▶ TASKS AND EXERCISES
(1) Transcribe the part of the statute excerpt that begins at the words "(d)  any other" and stops after the words "the context requires.".
(2) Answer these questions from the statute excerpt.
(a) If an officer appointed under the Interprovincial Policing Act, 2009 was appointed by neither a member of a police service nor a member of a police service board, which police is that officer deemed to be a member of?
(b) Which two sections are excluded from the meaning of "municipality" given in subsection (3)?
(c) After the councils in the County of Oxford make the agreement described in subsection (4), can they later revoke it?

Officer appointed under the Interprovincial Policing Act, 2009 deemed to be a member of a specific police service

(2)  For the purposes of sections 89 and 258 to 260 of this Act, section 25.1 of the Criminal Code (Canada) and any designation of a police force made by the Minister under section 2 of the Controlled Drugs and Substances Act (Police Enforcement) Regulations (Canada) or subsection 2 (1) of the Cannabis Act (Police Enforcement) Regulations (Canada), a person appointed as a police officer under the Interprovincial Policing Act, 2009 is deemed to be,

  (a)  if he or she was appointed by a member of a police service maintained by a police service board, a member of that police service;

  (b)  if he or she was appointed by a member of a police service board, a member of the police service maintained by the police service board; or

   (c)  otherwise, a member of the Ontario Provincial Police.

Meaning of municipality

(3)  For the purpose of every provision of this Act and the regulations, other than sections 25 and 55,

“municipality” means,

  (a)  a single-tier municipality;

  (b)  a lower-tier municipality in a county or in the County of Oxford;

   (c)  a regional municipality, other than the County of Oxford; or

  (d)  any other municipality that has constituted a municipal board under subsection 25 (2).

County of Oxford agreement

(4)  Despite subsection (3), the councils of the County of Oxford and of all the lower-tier municipalities within the County of Oxford may agree to have the County of Oxford and not its lower-tier municipalities be considered a municipality for the purpose of every provision of this Act and the regulations other than sections 25 and 55, but, having made such an agreement, the councils cannot subsequently revoke it.

Municipality interpretation in context

(5)  In this Act, a reference to a municipality is a reference to its geographical area or to the municipal corporation, as the context requires.

Hearing not required unless referred to

(6)  Nothing in this Act, other than the provisions of Part XII that specifically refer to a hearing, shall be construed to require a hearing to be held within the meaning of the Statutory Powers Procedure Act.

▶ SOURCE EXCERPT

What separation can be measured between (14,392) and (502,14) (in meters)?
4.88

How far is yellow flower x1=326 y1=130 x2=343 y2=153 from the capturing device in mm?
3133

▶ ANSWERS TO THE TASKS
(1)
(d)  any other municipality that has constituted a municipal board under subsection 25 (2).

County of Oxford agreement

(4)  Despite subsection (3), the councils of the County of Oxford and of all the lower-tier municipalities within the County of Oxford may agree to have the County of Oxford and not its lower-tier municipalities be considered a municipality for the purpose of every provision of this Act and the regulations other than sections 25 and 55, but, having made such an agreement, the councils cannot subsequently revoke it.

Municipality interpretation in context

(5)  In this Act, a reference to a municipality is a reference to its geographical area or to the municipal corporation, as the context requires.

(2)
(a) The Ontario Provincial Police.
(b) Sections 25 and 55.
(c) No, the councils cannot subsequently revoke it.